It’s a novel approach by Edmonton-based developer TLA Developments, clearing the site for a five-storey, 46-unit condominium project.
One of the 1950s-era Selkirk Avenue homes in Esquimalt has already moved to Songhees lands to make way for a condo development; a second is set to go next Wednesday. ADRIAN LAM, TIMES COLONIST

Two homes being removed to make way for a condominium project in Esquimalt are going to the Songhees First Nation to help alleviate a housing crunch on the reserve.

It’s a novel approach by Edmonton-based developer TLA Developments to clearing the site for a five-storey, 46-unit condominium project.

Instead of demolishing the two single-family homes at 815 and 825 Selkirk Avenue, TLA Developments opted to move them onto Songhees First Nation lands.

It has also given the plants, shrubs, trees and landscaping materials to neighbours and the First Nation to keep them out of the landfill.

One of the 1950s-era homes was moved to the Songhees lands on Feb. 27, while the other is slated for transport next Wednesday — both by Nickel Brothers, which specializes in moving houses.

Both houses were repaired by the development company, which also removed hazardous materials.

TLA Developments said the First Nation is preparing the new sites and holding a lottery among families to decide who gets the houses.

“It’s an honour to partner with the Songhees Nation and contribute to the well-being of their community,” said Troy Grant, managing partner of TLA Developments. “We’re happy to see these homes repurposed and provide families with safe, secure and long-term housing.
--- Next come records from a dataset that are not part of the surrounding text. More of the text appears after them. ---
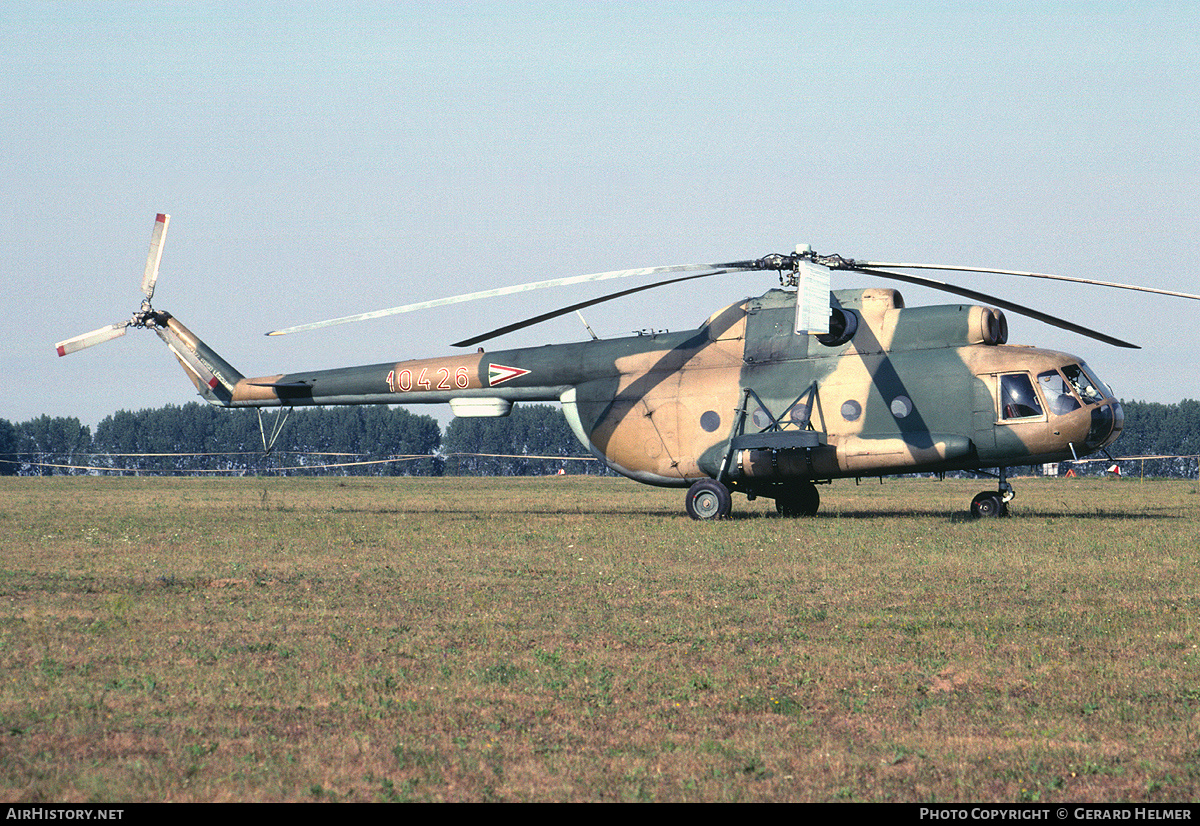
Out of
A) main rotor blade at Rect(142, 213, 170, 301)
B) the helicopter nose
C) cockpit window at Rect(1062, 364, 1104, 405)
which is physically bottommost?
the helicopter nose

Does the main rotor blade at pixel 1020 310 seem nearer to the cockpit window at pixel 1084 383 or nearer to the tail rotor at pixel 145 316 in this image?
the cockpit window at pixel 1084 383

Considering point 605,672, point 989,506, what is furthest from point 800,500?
point 605,672

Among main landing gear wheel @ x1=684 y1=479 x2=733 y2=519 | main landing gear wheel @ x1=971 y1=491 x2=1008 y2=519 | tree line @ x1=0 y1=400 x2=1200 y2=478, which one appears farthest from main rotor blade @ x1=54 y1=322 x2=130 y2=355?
tree line @ x1=0 y1=400 x2=1200 y2=478

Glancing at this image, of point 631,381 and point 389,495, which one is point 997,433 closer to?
point 631,381

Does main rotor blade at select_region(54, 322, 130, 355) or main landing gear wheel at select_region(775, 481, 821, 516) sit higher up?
main rotor blade at select_region(54, 322, 130, 355)

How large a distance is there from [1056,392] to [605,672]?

“It is just the right thing to do.”

Songhees Chief Ron Sam said given the housing shortage being felt across the region, which directly affects his community, the opportunity to move up-cycled houses onto the Songhees reserve is welcome. “We look forward to more chances to work with developers like TLA, keeping viable homes out of the landfill and providing families with safe, secure and long-term housing,” Sam said in a statement.

TLA Developments’ condominium project has been approved by Esquimalt council, and awaits final approval by staff for its development permit. Construction is expected to start this summer.

Esquimalt Mayor Barb Desjardins said she’s happy the houses are being repurposed to reduce landfill waste, a problem the Capital Regional District has been struggling with as development surges.

“Houses of this era are well-built and can be great homes,” the mayor said in a statement.

TLA Developments is owned and operated by former members of the military.

It builds multi-family and single-family homes across Western Canada and has projects underway in View Royal — a 37-unit condo building — and Salt Spring Island, where 12 townhomes are planned, as well as two condo buildings in Saanich.

Grant said one third of the company’s ownership is Aboriginal or Métis, including Grant Greyeyes, a long-time recruiter of First Nations people for Canada’s military.

Grant said the donation to the Songhees was part of the company’s response to the Truth and Reconciliation Commission’s calls for action. “As part of a corporation, we have to find ways to be part of that,” said Grant.

As former military members, the owners of TLA Developments are enjoying its work with Esquimalt, said Grant, who hopes the new Sterling condo building will house current and former members of CFB Esquimalt. Grant noted that when the partners are working in Greater Victoria, they often stay in the Ward Room at CFB Esquimalt.

“It’s like going home for us,” he said.